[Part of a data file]
════════════════════

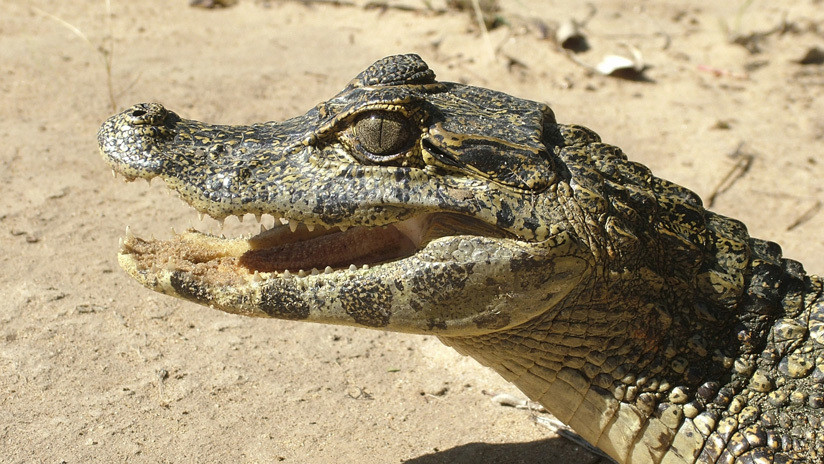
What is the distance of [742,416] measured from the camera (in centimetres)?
306

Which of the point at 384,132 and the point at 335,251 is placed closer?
Answer: the point at 384,132

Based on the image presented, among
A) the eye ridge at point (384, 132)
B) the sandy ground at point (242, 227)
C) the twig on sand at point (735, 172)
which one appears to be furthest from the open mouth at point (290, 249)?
the twig on sand at point (735, 172)

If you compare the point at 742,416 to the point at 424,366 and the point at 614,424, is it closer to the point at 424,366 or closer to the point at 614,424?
the point at 614,424

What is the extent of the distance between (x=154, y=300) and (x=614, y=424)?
2.60m

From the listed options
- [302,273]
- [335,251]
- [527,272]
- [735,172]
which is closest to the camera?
[527,272]

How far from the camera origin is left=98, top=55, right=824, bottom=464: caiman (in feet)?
9.79

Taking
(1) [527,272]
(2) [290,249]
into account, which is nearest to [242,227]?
(2) [290,249]

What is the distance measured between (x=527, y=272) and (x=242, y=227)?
2.82 meters

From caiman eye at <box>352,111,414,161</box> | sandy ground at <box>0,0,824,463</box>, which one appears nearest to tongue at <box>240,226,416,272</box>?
caiman eye at <box>352,111,414,161</box>

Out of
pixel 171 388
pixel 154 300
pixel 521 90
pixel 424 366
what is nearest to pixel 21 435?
pixel 171 388

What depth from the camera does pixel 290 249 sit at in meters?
3.27

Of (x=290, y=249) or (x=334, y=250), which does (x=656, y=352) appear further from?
(x=290, y=249)

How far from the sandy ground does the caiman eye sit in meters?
1.40

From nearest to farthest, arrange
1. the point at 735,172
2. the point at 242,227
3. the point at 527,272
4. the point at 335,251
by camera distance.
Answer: the point at 527,272 < the point at 335,251 < the point at 242,227 < the point at 735,172
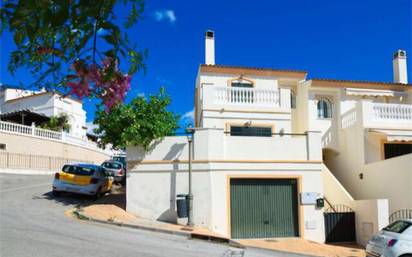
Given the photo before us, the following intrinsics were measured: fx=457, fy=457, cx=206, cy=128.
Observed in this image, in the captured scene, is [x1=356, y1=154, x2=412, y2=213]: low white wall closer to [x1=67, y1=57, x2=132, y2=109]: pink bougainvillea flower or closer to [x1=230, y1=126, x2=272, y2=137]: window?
[x1=230, y1=126, x2=272, y2=137]: window

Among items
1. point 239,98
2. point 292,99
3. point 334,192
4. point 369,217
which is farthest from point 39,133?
point 369,217

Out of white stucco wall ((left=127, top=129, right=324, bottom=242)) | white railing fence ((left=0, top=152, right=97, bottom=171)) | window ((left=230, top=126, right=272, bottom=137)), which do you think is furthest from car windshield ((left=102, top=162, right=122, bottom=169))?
white stucco wall ((left=127, top=129, right=324, bottom=242))

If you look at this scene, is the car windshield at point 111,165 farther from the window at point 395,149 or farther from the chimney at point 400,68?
the chimney at point 400,68

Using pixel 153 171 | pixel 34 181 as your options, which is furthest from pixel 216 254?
pixel 34 181

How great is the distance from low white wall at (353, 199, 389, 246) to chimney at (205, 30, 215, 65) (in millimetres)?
11320

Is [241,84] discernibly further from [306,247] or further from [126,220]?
[126,220]

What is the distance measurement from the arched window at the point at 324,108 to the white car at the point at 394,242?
1254cm

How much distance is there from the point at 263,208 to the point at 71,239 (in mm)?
8680

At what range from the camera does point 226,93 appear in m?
23.0

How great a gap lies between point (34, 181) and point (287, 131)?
617 inches

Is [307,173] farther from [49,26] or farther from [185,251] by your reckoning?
[49,26]

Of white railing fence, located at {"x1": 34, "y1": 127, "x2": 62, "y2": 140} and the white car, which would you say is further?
white railing fence, located at {"x1": 34, "y1": 127, "x2": 62, "y2": 140}

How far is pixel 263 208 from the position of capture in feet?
62.8

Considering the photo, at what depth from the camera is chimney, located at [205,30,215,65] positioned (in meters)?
26.1
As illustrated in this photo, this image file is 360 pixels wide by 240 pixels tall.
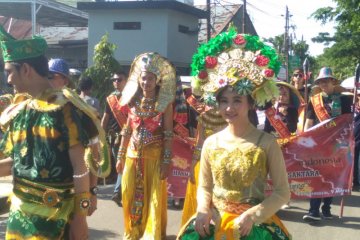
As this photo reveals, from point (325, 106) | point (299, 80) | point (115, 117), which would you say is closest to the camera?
Answer: point (115, 117)

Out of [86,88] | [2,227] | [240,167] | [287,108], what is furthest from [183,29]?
[240,167]

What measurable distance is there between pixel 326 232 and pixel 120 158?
2563mm

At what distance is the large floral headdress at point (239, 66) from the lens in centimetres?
332

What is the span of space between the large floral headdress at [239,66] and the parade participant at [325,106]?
3648 mm

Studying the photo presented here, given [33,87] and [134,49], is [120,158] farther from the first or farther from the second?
[134,49]

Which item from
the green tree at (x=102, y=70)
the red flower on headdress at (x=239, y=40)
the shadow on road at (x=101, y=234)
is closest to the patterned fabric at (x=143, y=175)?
the shadow on road at (x=101, y=234)

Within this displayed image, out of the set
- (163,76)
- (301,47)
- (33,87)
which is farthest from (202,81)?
(301,47)

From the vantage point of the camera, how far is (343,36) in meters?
31.5

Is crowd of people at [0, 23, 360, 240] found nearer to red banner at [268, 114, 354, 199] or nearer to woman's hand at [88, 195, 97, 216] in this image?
woman's hand at [88, 195, 97, 216]

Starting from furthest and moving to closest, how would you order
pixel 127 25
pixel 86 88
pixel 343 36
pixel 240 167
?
pixel 343 36
pixel 127 25
pixel 86 88
pixel 240 167

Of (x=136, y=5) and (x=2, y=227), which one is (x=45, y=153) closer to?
(x=2, y=227)

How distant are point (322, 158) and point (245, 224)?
4.29 meters

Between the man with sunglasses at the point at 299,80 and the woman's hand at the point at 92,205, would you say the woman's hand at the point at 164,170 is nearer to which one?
the woman's hand at the point at 92,205

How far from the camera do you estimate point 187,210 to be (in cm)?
556
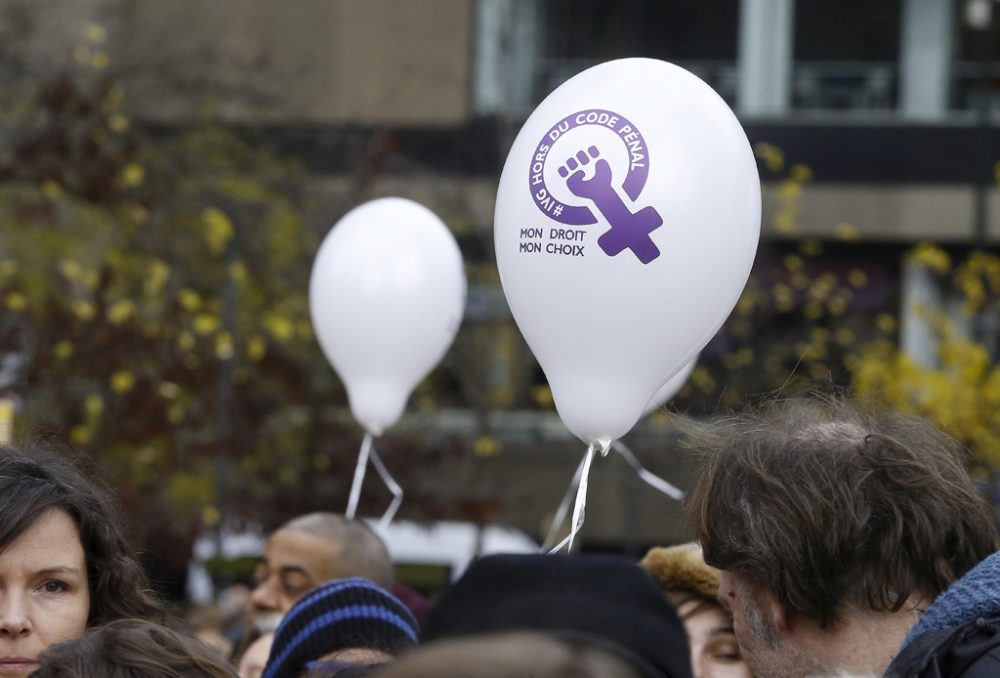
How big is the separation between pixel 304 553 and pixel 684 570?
1.44 meters

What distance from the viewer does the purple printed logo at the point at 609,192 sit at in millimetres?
2932

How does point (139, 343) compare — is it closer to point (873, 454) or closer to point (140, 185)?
A: point (140, 185)

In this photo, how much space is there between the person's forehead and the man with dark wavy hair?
1919 millimetres

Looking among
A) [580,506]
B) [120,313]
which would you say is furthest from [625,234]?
[120,313]

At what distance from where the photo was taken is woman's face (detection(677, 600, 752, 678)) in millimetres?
3133

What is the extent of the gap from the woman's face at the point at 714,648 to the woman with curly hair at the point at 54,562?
3.73ft

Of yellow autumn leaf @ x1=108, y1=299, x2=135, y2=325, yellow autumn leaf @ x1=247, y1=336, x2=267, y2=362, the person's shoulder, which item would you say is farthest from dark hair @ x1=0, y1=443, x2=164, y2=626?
yellow autumn leaf @ x1=247, y1=336, x2=267, y2=362

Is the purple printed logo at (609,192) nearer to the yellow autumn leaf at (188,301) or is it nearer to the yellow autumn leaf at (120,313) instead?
the yellow autumn leaf at (120,313)

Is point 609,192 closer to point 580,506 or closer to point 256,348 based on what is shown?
point 580,506

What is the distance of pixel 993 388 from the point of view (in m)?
12.4

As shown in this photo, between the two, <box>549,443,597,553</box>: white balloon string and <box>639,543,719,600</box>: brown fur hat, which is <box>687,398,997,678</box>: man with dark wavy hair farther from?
<box>639,543,719,600</box>: brown fur hat

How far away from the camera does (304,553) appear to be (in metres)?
4.23

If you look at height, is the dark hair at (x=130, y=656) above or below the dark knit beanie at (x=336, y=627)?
above

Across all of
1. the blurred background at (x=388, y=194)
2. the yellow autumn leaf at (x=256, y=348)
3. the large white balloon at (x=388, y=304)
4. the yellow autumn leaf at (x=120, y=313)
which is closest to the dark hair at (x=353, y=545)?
the large white balloon at (x=388, y=304)
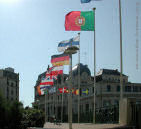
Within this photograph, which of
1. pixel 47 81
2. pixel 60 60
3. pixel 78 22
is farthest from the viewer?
pixel 47 81

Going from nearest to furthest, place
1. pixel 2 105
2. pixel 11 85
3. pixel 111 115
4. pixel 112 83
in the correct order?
pixel 2 105, pixel 111 115, pixel 112 83, pixel 11 85

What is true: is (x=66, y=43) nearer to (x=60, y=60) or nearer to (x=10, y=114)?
(x=60, y=60)

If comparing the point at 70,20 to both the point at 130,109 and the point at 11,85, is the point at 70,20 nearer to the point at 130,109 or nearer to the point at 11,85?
the point at 130,109

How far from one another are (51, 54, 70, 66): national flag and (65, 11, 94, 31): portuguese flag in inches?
524

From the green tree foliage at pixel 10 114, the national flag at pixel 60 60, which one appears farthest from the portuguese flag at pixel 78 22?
the national flag at pixel 60 60

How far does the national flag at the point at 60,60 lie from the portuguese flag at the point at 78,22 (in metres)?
13.3

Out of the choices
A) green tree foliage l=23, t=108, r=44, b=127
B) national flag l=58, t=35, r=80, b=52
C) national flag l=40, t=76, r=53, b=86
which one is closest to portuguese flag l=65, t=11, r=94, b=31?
national flag l=58, t=35, r=80, b=52

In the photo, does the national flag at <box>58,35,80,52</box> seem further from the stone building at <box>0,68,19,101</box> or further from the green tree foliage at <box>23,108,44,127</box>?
the stone building at <box>0,68,19,101</box>

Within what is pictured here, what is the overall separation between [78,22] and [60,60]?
15.2 metres

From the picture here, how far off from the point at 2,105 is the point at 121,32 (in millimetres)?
11744

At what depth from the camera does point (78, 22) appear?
31422 millimetres

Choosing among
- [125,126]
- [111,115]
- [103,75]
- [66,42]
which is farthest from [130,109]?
[103,75]

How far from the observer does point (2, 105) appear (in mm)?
23391

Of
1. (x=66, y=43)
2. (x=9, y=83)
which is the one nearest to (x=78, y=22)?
(x=66, y=43)
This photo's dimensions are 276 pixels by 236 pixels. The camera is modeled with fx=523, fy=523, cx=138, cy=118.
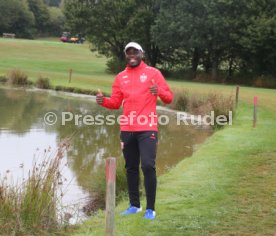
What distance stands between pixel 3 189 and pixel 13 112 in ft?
43.0

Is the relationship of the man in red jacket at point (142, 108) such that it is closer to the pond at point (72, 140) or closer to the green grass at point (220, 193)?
the green grass at point (220, 193)

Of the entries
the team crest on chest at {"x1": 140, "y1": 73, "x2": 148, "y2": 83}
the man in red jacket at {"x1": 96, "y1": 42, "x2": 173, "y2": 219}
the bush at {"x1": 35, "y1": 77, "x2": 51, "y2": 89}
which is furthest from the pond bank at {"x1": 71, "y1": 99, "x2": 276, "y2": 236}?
the bush at {"x1": 35, "y1": 77, "x2": 51, "y2": 89}

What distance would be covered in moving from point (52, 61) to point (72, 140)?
117ft

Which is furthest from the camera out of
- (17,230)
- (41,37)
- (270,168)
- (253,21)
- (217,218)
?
(41,37)

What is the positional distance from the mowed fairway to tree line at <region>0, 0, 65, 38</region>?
72.0 ft

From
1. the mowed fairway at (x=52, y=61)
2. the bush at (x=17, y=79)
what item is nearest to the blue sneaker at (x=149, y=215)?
the mowed fairway at (x=52, y=61)

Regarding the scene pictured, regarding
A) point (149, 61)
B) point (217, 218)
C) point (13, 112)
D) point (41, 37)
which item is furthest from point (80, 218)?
point (41, 37)

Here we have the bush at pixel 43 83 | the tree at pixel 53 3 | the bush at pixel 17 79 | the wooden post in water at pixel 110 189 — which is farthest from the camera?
the tree at pixel 53 3

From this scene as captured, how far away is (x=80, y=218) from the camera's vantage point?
7074mm

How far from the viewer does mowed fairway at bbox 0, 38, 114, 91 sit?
34.9m

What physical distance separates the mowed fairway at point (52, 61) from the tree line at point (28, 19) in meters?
22.0

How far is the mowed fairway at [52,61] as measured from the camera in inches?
1374

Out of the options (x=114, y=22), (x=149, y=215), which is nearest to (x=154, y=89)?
(x=149, y=215)

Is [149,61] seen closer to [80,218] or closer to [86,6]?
[86,6]
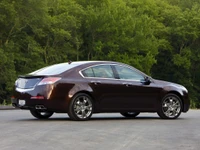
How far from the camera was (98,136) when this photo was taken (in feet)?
33.4

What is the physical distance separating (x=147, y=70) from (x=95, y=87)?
184ft

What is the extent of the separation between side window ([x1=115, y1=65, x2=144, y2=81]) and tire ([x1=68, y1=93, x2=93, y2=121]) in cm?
125

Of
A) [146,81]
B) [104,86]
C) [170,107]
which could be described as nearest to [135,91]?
[146,81]

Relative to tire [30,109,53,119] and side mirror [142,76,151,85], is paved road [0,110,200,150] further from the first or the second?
tire [30,109,53,119]

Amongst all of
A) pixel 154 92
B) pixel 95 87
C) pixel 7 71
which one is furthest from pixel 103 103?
pixel 7 71

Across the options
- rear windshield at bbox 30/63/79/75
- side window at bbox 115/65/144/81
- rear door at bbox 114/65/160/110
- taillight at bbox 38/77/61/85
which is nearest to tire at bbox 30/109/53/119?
rear windshield at bbox 30/63/79/75

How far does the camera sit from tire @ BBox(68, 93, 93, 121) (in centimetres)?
1373

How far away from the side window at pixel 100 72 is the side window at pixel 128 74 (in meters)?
0.25

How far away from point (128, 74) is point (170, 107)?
1.42 meters

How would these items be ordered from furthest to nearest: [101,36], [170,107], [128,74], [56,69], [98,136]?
[101,36], [170,107], [128,74], [56,69], [98,136]

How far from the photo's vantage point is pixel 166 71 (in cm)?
7600

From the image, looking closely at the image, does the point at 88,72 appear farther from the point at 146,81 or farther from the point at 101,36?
the point at 101,36

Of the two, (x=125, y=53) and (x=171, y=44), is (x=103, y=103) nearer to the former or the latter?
(x=125, y=53)

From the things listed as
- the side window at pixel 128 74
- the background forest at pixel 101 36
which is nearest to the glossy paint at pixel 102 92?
the side window at pixel 128 74
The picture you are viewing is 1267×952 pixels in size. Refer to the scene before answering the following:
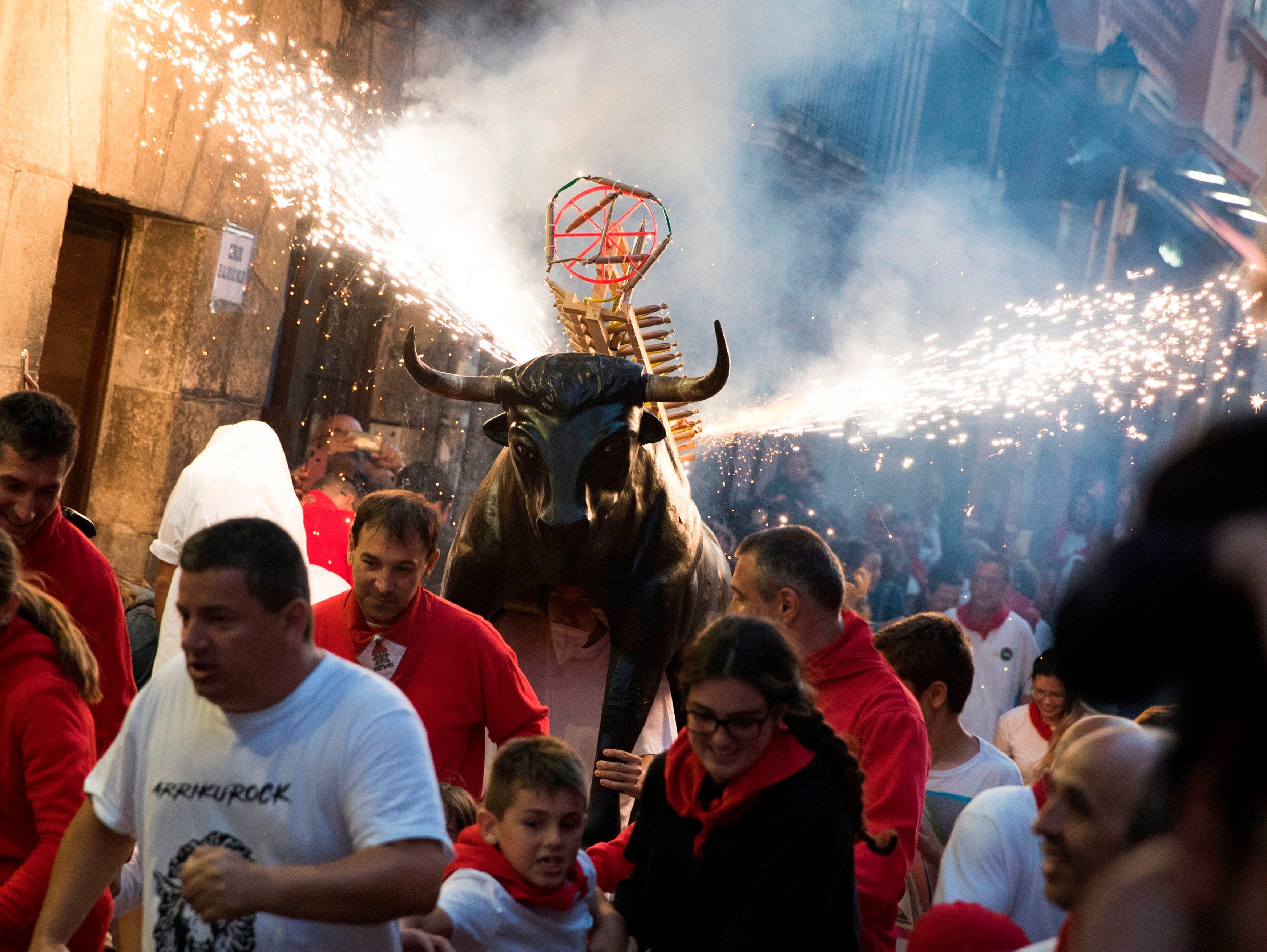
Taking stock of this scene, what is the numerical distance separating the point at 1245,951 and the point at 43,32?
309 inches

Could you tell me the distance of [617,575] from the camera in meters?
4.66

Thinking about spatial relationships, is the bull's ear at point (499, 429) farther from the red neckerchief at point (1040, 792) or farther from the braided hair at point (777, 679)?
the red neckerchief at point (1040, 792)

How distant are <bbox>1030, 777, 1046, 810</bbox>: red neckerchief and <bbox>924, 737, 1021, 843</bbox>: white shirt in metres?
1.18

════════════════════

* What you have to do: Copy out, word for word, the rows above from the line containing "If you compare" through the line containing "Answer: the point at 527,272", including both of those lines.

* Response:
If you compare the point at 742,416 to the point at 424,366 and the point at 614,424, is it closer to the point at 424,366 or closer to the point at 614,424?
the point at 614,424

What is the extent of the distance between (x=154, y=300) and (x=614, y=424)?
2.60m

From the listed options
- [302,273]
- [335,251]
- [527,272]
- [735,172]
which is closest to the camera?
[527,272]

How far from the camera origin is left=98, top=55, right=824, bottom=464: caiman (in feet)?
9.79

Taking
(1) [527,272]
(2) [290,249]
into account, which is nearest to [242,227]?
(2) [290,249]

What is the distance measured between (x=527, y=272) and (x=242, y=227)?
2.82 meters

From caiman eye at <box>352,111,414,161</box> | sandy ground at <box>0,0,824,463</box>, which one appears nearest to tongue at <box>240,226,416,272</box>?
caiman eye at <box>352,111,414,161</box>

Out of
pixel 171 388
pixel 154 300
pixel 521 90
pixel 424 366
what is nearest to pixel 21 435?
pixel 171 388

What depth from the camera does pixel 290 249 sit at in meters?
3.27

Of (x=290, y=249) or (x=334, y=250), which does (x=656, y=352) appear further from?
(x=290, y=249)

How far from the sandy ground does the caiman eye sit in meters?
1.40

From nearest to farthest, arrange
1. the point at 735,172
2. the point at 242,227
3. the point at 527,272
4. the point at 335,251
by camera distance.
Answer: the point at 527,272 < the point at 335,251 < the point at 242,227 < the point at 735,172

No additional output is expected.